XPoint: A Self-Supervised Visual-State-Space based Architecture for Multispectral Image Registration

Ismail Can Yagmur,Hasan F. Ates,Bahadir K. Gunturk
2024-11-12
Abstract:Accurate multispectral image matching presents significant challenges due to non-linear intensity variations across spectral modalities, extreme viewpoint changes, and the scarcity of labeled datasets. Current state-of-the-art methods are typically specialized for a single spectral difference, such as visibleinfrared, and struggle to adapt to other modalities due to their reliance on expensive supervision, such as depth maps or camera poses. To address the need for rapid adaptation across modalities, we introduce XPoint, a self-supervised, modular image-matching framework designed for adaptive training and fine-tuning on aligned multispectral datasets, allowing users to customize key components based on their specific tasks. XPoint employs modularity and self-supervision to allow for the adjustment of elements such as the base detector, which generates pseudoground truth keypoints invariant to viewpoint and spectrum variations. The framework integrates a VMamba encoder, pretrained on segmentation tasks, for robust feature extraction, and includes three joint decoder heads: two are dedicated to interest point and descriptor extraction; and a task-specific homography regression head imposes geometric constraints for superior performance in tasks like image registration. This flexible architecture enables quick adaptation to a wide range of modalities, demonstrated by training on Optical-Thermal data and fine-tuning on settings such as visual-near infrared, visual-infrared, visual-longwave infrared, and visual-synthetic aperture radar. Experimental results show that XPoint consistently outperforms or matches state-ofthe-art methods in feature matching and image registration tasks across five distinct multispectral datasets. Our source code is available at <a class="link-external link-https" href="https://github.com/canyagmur/XPoint" rel="external noopener nofollow">this https URL</a>.
Computer Vision and Pattern Recognition
What problem does this paper attempt to address?
The problem that this paper attempts to solve is the challenges in multispectral image matching, especially due to the nonlinear intensity changes between different spectral patterns, extreme view - angle changes, and the scarcity of labeled datasets.
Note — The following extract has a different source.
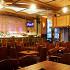 Ресторан Aloha - фотография 2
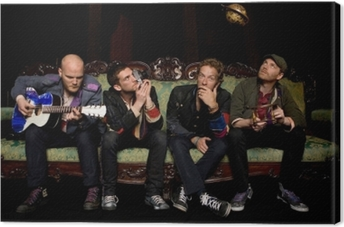 Coldplay Canvas Print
The existing state - of - the - art methods usually focus on a single spectral difference (such as visible - infrared), and have difficulties in adapting to other modalities because they rely on expensive supervised information, such as depth maps or camera poses. Specifically, the paper aims to solve the following problems: 1. **Cross - modality Adaptability**: Existing methods perform poorly when dealing with different spectral patterns and are difficult to generalize to unseen modalities. 2. **Scarcity of Labeled Data**: Multispectral image matching requires a large amount of labeled data, but these data are often difficult to obtain. 3. **View - angle and Spectral Changes**: Multispectral images change significantly under different view - angles and spectra, which increases the difficulty of matching. To solve these problems, the paper proposes XPoint, which is a self - supervised, modular image - matching framework that can perform adaptive training and fine - tuning on aligned multispectral datasets, allowing users to customize key components according to specific tasks. The main contributions of XPoint include: - **Multispectral Homeomorphic Transformation**: An improved multispectral homeomorphic transformation method is introduced to generate a set of pseudo - real key points that are invariant to view - angle and spectral changes. - **Pre - trained VMamba Encoder**: The VMamba encoder pre - trained on the segmentation task is used to enhance the feature extraction ability. - **Geometrically Constrained Regression Head**: A special task - specific head for homeomorphic regression is introduced to impose geometric constraints to improve the matching performance. - **Improved Detector Loss**: For datasets with significant spectral differences (such as VIS - SAR and VIS - NIR), the weighted cross - entropy loss is adopted to improve the performance of the model under complex conditions. Through these improvements, XPoint can achieve high - precision image matching and registration on multiple multispectral datasets, demonstrating its superior performance in multi - modal image - matching tasks.